“Frente a um cenário de ascensão virulenta, conservadora, reacionária e com tonalidade protofascista, ocorre algo muito potente no momento em que vozes historicamente silenciadas, ou historicamente alvo destes levantes, se colocam e são escutadas”, pondera Rita Von Hunty, arte-educadora e drag queen. Em entrevista ao UM BRASIL, uma realização da FecomercioSP, ela afirma se somar “a um conglomerado dessas vozes”.
“Eu não sei ao certo o quão consciente estou a respeito do meu trabalho artístico, que, em algum ponto, tem a ver com uma pincelada de olhos fechados. Eu sou um professor e sou uma drag queen. Agora, escuto, com dimensão, que isso significa alguma coisa para quem me acompanha. Eu fico desejante e esperançosa de que uma geração possa crescer sabendo que existe uma possibilidade de ser queer, sem que haja nenhum demérito nisso, e, também, que a humanidade precisa ser estendida para todos os corpos”, diz.
“Conforme me falaram recentemente, encontrar a Rita não ofende ninguém. É como se esta figura de uma mulher de meia-idade, que é, ao mesmo tempo, uma professora respeitável e uma piada – e que é uma mulher bonita e um ‘cara’ –, faz com que haja um lugar de horizontalidade. As pessoas dão mais ouvidos, eu tenho mais facilidade em falar ‘com’, e não falar ‘para’.”
Esta é a quinta entrevista da série UM BRASIL e BRASA EuroLeads – um novo olhar sobre o Brasil, com apoio da Revista Problemas Brasileiros (PB).
Contradições que formam o Brasil
Na conversa, Rita avalia diversas contradições que compõem o Brasil como sociedade, tal qual a busca por reconhecimento como “país do carnaval”, ao mesmo tempo que pleiteia ser uma nação cristã, conversadora, monogâmica e tradicionalista. “Contudo, são as contradições que nos interessam, é delas que a gente caminha”, destaca. “O Brasil é o país que mais consome, no mundo, pornografia de mulheres trans e travestis, e, coincidentemente, é também é o que mais mata [estas pessoas].”
Outro ponto abordado na entrevista é o desalinhamento entre o atual discurso de muitas corporações, em relação à defesa da diversidade, e a impossibilidade de realização da inclusão na prática material produtiva, ao menos neste tempo. Este desalinho aponta mais uma contradição, ela esclarece. “Somos um país com grandes intelectuais negros e artistas provenientes da negritude. Entretanto, quando voltamos para a base material, vemos que a nossa classe trabalhadora com a mão de obra mais explorada é composta por mulheres negras, as mais vilipendiadas em nossa estrutura.”

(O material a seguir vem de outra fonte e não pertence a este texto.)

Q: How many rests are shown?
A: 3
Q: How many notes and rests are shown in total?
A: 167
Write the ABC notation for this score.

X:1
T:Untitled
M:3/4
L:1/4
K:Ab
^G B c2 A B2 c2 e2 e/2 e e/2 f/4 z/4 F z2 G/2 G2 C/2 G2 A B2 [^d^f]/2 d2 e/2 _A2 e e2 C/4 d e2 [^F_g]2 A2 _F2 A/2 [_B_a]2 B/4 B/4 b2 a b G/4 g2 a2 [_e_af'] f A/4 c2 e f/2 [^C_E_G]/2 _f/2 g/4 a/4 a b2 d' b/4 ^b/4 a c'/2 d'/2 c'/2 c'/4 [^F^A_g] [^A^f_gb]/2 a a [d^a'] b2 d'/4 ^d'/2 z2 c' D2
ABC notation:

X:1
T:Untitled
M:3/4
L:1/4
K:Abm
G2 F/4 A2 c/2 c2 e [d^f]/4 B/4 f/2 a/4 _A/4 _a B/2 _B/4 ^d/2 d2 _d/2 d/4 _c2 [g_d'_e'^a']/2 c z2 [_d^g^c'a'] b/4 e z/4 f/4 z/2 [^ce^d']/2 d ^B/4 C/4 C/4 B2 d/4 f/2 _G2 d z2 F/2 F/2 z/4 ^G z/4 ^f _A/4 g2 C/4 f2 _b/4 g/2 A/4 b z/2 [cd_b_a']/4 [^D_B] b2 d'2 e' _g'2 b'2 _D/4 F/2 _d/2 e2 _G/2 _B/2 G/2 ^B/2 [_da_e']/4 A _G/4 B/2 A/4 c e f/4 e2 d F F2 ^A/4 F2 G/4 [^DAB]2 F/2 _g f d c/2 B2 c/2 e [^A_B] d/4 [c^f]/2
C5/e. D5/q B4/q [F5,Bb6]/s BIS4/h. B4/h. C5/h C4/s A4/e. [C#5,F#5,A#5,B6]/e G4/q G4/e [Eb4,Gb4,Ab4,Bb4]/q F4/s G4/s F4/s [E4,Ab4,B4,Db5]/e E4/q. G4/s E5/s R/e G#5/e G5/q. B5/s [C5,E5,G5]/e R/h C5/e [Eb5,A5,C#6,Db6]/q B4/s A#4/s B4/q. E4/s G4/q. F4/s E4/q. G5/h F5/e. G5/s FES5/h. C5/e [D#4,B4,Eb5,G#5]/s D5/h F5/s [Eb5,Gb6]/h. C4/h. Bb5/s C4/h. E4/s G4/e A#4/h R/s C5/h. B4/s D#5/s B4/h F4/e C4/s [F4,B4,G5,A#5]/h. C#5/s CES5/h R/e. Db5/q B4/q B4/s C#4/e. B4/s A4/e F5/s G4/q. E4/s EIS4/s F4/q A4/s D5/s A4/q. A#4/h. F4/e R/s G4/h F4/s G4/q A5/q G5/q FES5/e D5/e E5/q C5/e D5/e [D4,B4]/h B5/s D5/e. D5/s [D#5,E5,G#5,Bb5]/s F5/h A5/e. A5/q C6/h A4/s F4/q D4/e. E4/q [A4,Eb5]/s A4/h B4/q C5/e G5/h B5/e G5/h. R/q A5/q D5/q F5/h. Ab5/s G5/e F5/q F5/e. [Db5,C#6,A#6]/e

Ainda em relação ao desalinhamento e à contradição, Rita também comenta que, embora, por uma via formal (em termos de rentabilidade e lucro), um clube esportivo acredite ser financeiramente mais saudável desligar um jogador homofóbico, a rede social – robotizada (ou não) –, faz com que o número de seguidores deste sujeito cresça de forma vertiginosa. “Superestruturalmente, existe a ideia de que se trata de um discurso com o qual a organização não compactua; mas, estruturalmente [na sociedade], será que isso se prova? A resposta é não”, conclui.